Purpose: : To evaluate the biological activity of collagen vitrigel (CV) membranes and their application for expanding keratocytes and corneal endothelial cells (CEC) while preserving morphology and gene expression.

Methods: : Primary (P0) bovine keratocytes were cultured on CV in 0% (group A) or in 10% serum (group B). Control P0 keratocytes were cultured on tissue culture plastic in 0% (group C) or in 10% serum (group D) or after two passages (P2) in 10% serum on culture plastic (group E). Keratocyte expressions of ALDH 3A1, keratocan and biglycan were evaluated by real time RT-PCR (n = 3). Cell morphology was visualized with cytoplasmic staining using a Live/Dead cell viability assay. A co-culture of rabbit keratocytes and CEC was also performed by application to opposite sides of a CV. Histological cross-sections were stained with H&E. CECs were stained with 0.2% alizarin red.

Results: : Keratocytes cultured in DMEM/F-12 containing 0% or 10% serum on CV had a dendritic morphology and formed extensive intercellular networks. For the expression of ALDH mRNA, real-time PCR analyses revealed that keratocytes cultured on CV for 7 days (Group B, used as reference) expressed greater level compared to Group D. The highest ALDH and keratocan mRNA levels were found in Group A, and there were significant differences when compared with comparable cells in Group C. The lowest mRNA levels of ALDH, keratocan and biglycan were found in the passaged cells. CEC on CV cultured for 9 days stained with alizarin red produced more cell-cell borders than that on culture plastic and revealed hexagonal and homogeneous cell morphology. A corneal stromal-endothelial model was constructed by co-culturing keratocytes and CECs on opposite sides of a CV.

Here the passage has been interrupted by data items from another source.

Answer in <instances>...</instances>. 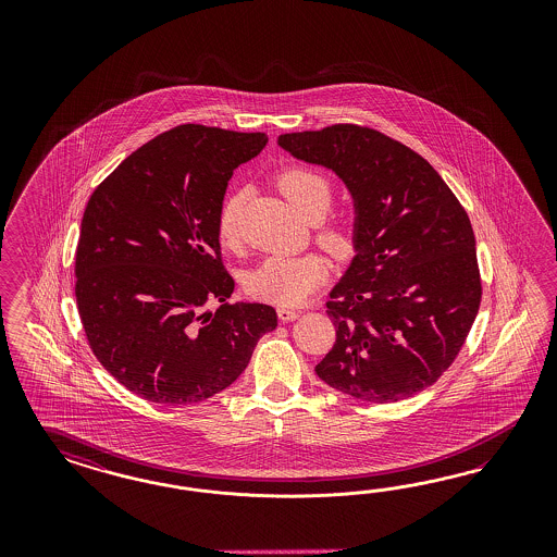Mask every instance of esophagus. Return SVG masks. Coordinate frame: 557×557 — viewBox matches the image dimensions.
Segmentation results:
<instances>
[{"mask_svg": "<svg viewBox=\"0 0 557 557\" xmlns=\"http://www.w3.org/2000/svg\"><path fill=\"white\" fill-rule=\"evenodd\" d=\"M277 317H280V321L282 322L296 321V319L300 317V312H298V310H292V308H280V310H277Z\"/></svg>", "mask_w": 557, "mask_h": 557, "instance_id": "obj_1", "label": "esophagus"}]
</instances>
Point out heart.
<instances>
[{
    "mask_svg": "<svg viewBox=\"0 0 557 557\" xmlns=\"http://www.w3.org/2000/svg\"><path fill=\"white\" fill-rule=\"evenodd\" d=\"M282 194L298 208L306 219L324 214L331 203V184L321 171L308 168L284 169L277 175ZM243 194L233 191L224 198L219 210V236L222 243L233 245L238 238V219ZM322 247L335 257H347L354 247V236L345 224L324 226L319 233ZM329 270L319 255L270 257L247 277V292L263 302L275 306H300L326 280Z\"/></svg>",
    "mask_w": 557,
    "mask_h": 557,
    "instance_id": "b5f03b06",
    "label": "heart"
}]
</instances>
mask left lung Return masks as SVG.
<instances>
[{
	"label": "left lung",
	"instance_id": "1",
	"mask_svg": "<svg viewBox=\"0 0 557 557\" xmlns=\"http://www.w3.org/2000/svg\"><path fill=\"white\" fill-rule=\"evenodd\" d=\"M277 145L331 169L354 198V259L326 302L337 341L317 375L377 405L433 386L482 298L466 210L419 152L373 128L335 124Z\"/></svg>",
	"mask_w": 557,
	"mask_h": 557
}]
</instances>
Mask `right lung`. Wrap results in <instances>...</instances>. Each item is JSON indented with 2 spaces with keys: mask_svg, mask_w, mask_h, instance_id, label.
Listing matches in <instances>:
<instances>
[{
  "mask_svg": "<svg viewBox=\"0 0 557 557\" xmlns=\"http://www.w3.org/2000/svg\"><path fill=\"white\" fill-rule=\"evenodd\" d=\"M265 145V133L182 124L128 154L87 202L75 255L85 335L149 403L196 405L228 388L277 326L268 304L231 302L216 226L233 171Z\"/></svg>",
  "mask_w": 557,
  "mask_h": 557,
  "instance_id": "add662e5",
  "label": "right lung"
}]
</instances>
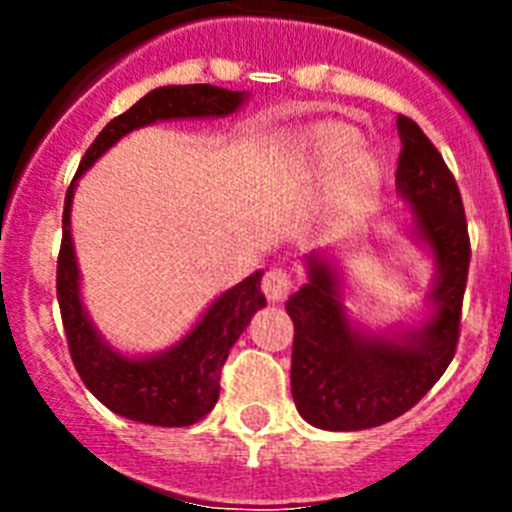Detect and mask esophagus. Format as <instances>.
Masks as SVG:
<instances>
[{"mask_svg":"<svg viewBox=\"0 0 512 512\" xmlns=\"http://www.w3.org/2000/svg\"><path fill=\"white\" fill-rule=\"evenodd\" d=\"M289 287H292V279H289L287 269H282V266H271L264 274V282H261V289L269 297V302H282L287 297Z\"/></svg>","mask_w":512,"mask_h":512,"instance_id":"esophagus-1","label":"esophagus"}]
</instances>
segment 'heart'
<instances>
[{"label": "heart", "mask_w": 512, "mask_h": 512, "mask_svg": "<svg viewBox=\"0 0 512 512\" xmlns=\"http://www.w3.org/2000/svg\"><path fill=\"white\" fill-rule=\"evenodd\" d=\"M359 133L343 122H320L300 135L297 143V161L310 174H336L338 169L351 164V171L359 182H372L377 176L372 158L359 156Z\"/></svg>", "instance_id": "heart-1"}]
</instances>
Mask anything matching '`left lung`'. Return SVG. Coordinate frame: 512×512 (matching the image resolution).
<instances>
[{
	"label": "left lung",
	"instance_id": "8db88e82",
	"mask_svg": "<svg viewBox=\"0 0 512 512\" xmlns=\"http://www.w3.org/2000/svg\"><path fill=\"white\" fill-rule=\"evenodd\" d=\"M395 189L410 235L428 248L436 282L428 318L415 328L372 330L346 307V279L333 251L305 256L307 282L287 300L295 323L292 397L297 413L323 431H366L408 413L451 364L467 289L469 235L449 166L410 117H397Z\"/></svg>",
	"mask_w": 512,
	"mask_h": 512
}]
</instances>
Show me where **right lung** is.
Returning <instances> with one entry per match:
<instances>
[{"instance_id": "1", "label": "right lung", "mask_w": 512, "mask_h": 512, "mask_svg": "<svg viewBox=\"0 0 512 512\" xmlns=\"http://www.w3.org/2000/svg\"><path fill=\"white\" fill-rule=\"evenodd\" d=\"M246 99V92H230L212 84L153 89L128 112L107 122V128L94 138L81 158L79 171L66 192L56 289L71 359L81 382L87 384V390L104 408L135 423L182 428L200 423L215 408L220 395V369L230 348L241 338L256 310L266 305L261 292L264 271H253L251 277L215 297L200 320L174 346L156 354H122L99 333L81 300V274L71 238V205L76 184L92 169L97 158H102L117 140L133 130L161 120L228 117L241 110Z\"/></svg>"}]
</instances>
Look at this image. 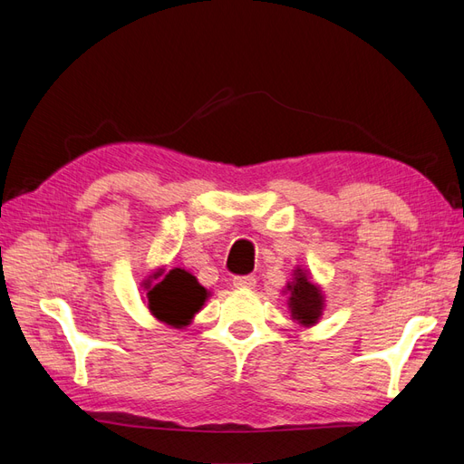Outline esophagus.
Wrapping results in <instances>:
<instances>
[{
    "mask_svg": "<svg viewBox=\"0 0 464 464\" xmlns=\"http://www.w3.org/2000/svg\"><path fill=\"white\" fill-rule=\"evenodd\" d=\"M234 288H237V290L256 288V278L254 276H236L234 278Z\"/></svg>",
    "mask_w": 464,
    "mask_h": 464,
    "instance_id": "1",
    "label": "esophagus"
}]
</instances>
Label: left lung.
I'll list each match as a JSON object with an SVG mask.
<instances>
[{"label": "left lung", "mask_w": 464, "mask_h": 464, "mask_svg": "<svg viewBox=\"0 0 464 464\" xmlns=\"http://www.w3.org/2000/svg\"><path fill=\"white\" fill-rule=\"evenodd\" d=\"M283 292L288 294L286 304L290 317L302 327H314L325 310V294L312 280V273L298 265Z\"/></svg>", "instance_id": "obj_1"}]
</instances>
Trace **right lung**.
Here are the masks:
<instances>
[{
	"label": "right lung",
	"instance_id": "add662e5",
	"mask_svg": "<svg viewBox=\"0 0 464 464\" xmlns=\"http://www.w3.org/2000/svg\"><path fill=\"white\" fill-rule=\"evenodd\" d=\"M141 288L150 315L174 329H186L210 296L199 280L181 266L157 269L143 280Z\"/></svg>",
	"mask_w": 464,
	"mask_h": 464
}]
</instances>
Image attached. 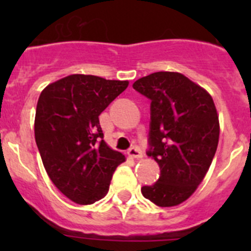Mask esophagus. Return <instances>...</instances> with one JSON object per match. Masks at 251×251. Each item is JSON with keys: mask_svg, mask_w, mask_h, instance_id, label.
Here are the masks:
<instances>
[{"mask_svg": "<svg viewBox=\"0 0 251 251\" xmlns=\"http://www.w3.org/2000/svg\"><path fill=\"white\" fill-rule=\"evenodd\" d=\"M128 156L132 157V158L138 159V158H142V157H143V153H142L138 148L134 147V148H130V150L128 151Z\"/></svg>", "mask_w": 251, "mask_h": 251, "instance_id": "1", "label": "esophagus"}]
</instances>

Conclusions: : Bovine keratocytes expanded on CV expressed greater levels of ALDH and keratocan mRNA in 0% or 10% serum culture medium compared to plastic controls. Significantly increased mRNA levels of ALDH and keratocan will ultimately favor corneal stromal transparency when reconstructing the cornea. Keratocytes and CEC cultured on CV also preserved their native morphology compared to culture plastic. Thus, collagen vitrigel membrane is a potentially useful scaffold for expanding or delivering cells for corneal reconstruction and may be used to engineer new corneal stromal and endothelial layers.